Axillarin
- Names: Preferred IUPAC name 2-(3,4-Dihydroxyphenyl)-5,7-dihydroxy-3,6-dimethoxy-4H-1-benzopyran-4-one

Identifiers
- CAS Number: 5188-73-8;
- 3D model (JSmol): Interactive image;
- ChEBI: CHEBI:2941;
- ChEMBL: ChEMBL487810;
- ChemSpider: 4444922;
- PubChem CID: 5281603;
- UNII: CF7D7U7ZK2;
- CompTox Dashboard (EPA): DTXSID80199840 ;

Properties
- Chemical formula: C_{17}H_{14}O_{8}
- Molar mass: 346.291 g·mol^{−1}
- Density: 1.659 g/mL

= Axillarin =

Axillarin is an O-methylated flavonol.
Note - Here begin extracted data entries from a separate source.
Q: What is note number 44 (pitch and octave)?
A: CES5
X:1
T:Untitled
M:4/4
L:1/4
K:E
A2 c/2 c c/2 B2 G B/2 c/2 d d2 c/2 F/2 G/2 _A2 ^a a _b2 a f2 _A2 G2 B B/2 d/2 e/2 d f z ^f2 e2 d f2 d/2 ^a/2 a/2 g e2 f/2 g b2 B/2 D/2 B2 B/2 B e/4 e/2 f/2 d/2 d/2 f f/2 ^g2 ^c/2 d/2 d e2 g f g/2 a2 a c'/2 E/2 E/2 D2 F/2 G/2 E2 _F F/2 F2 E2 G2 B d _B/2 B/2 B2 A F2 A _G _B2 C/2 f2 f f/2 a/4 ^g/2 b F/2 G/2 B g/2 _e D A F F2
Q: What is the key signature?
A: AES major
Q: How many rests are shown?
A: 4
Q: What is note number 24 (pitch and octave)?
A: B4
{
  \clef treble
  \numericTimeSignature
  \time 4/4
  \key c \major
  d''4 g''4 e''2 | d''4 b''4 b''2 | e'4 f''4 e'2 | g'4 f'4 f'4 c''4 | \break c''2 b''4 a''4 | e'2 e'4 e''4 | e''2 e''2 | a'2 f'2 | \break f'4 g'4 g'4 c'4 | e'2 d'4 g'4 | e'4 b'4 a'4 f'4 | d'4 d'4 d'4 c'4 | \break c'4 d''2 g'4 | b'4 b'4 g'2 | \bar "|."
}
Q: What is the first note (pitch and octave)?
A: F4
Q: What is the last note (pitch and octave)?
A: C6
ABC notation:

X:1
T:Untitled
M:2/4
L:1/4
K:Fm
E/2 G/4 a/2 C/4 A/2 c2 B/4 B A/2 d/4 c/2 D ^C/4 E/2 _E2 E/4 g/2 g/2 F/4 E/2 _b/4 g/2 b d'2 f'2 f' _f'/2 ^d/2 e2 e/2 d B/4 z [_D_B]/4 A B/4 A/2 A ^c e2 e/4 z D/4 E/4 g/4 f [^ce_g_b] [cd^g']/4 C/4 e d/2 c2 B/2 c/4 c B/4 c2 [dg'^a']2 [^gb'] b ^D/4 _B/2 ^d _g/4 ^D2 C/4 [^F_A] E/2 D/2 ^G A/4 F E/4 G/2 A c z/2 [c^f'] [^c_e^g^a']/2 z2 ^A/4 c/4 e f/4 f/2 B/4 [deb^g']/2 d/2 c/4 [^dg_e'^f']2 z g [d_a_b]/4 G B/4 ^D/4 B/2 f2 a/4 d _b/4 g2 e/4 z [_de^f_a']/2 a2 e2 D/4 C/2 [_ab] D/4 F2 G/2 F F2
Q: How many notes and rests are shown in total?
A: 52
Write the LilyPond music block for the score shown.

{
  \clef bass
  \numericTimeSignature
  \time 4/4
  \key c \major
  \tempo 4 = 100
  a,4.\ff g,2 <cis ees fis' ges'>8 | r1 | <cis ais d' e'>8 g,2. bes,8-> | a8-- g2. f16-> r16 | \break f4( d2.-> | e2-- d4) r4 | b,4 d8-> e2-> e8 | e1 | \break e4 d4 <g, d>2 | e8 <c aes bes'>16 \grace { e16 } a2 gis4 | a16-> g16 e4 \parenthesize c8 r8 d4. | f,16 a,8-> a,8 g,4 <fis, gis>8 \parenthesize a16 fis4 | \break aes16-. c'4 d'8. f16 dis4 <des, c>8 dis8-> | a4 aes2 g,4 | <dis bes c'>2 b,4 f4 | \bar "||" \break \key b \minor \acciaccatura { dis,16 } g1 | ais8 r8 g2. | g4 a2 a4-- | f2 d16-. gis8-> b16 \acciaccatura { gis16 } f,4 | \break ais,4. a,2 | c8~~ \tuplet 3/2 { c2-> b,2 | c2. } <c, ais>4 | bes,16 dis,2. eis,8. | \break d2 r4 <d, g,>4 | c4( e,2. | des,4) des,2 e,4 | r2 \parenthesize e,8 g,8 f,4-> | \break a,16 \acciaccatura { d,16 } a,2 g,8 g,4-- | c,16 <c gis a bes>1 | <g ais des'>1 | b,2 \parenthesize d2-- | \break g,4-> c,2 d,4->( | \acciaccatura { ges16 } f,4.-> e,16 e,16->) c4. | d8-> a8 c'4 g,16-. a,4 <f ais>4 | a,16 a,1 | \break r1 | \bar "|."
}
It can be found in Pulicaria crispa, Filifolium sibiricum, Inula britannica, Wyethia bolanderi in Balsamorhiza macrophylla and in Tanacetum vulgare. It can also be synthesized.

== Glycosides ==
Axillarin 7-O-β-D-glucoside can be found in Tagetes mendocina, a plant used in traditional herbal medicine the Andean provinces of Argentina.